Records provided -
****

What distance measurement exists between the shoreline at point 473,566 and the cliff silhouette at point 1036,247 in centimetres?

****

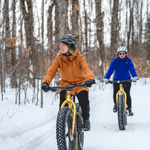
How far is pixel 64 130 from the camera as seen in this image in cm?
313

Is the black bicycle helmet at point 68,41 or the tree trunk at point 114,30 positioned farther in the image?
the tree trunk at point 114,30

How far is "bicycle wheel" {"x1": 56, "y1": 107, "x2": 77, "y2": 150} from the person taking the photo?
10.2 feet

****

What the exercise asks -
Find every line in the material above that contains the string "tree" and copy each of those lines.

Task solution -
Is the black bicycle helmet at point 68,41 or the tree trunk at point 114,30 positioned farther in the image?
the tree trunk at point 114,30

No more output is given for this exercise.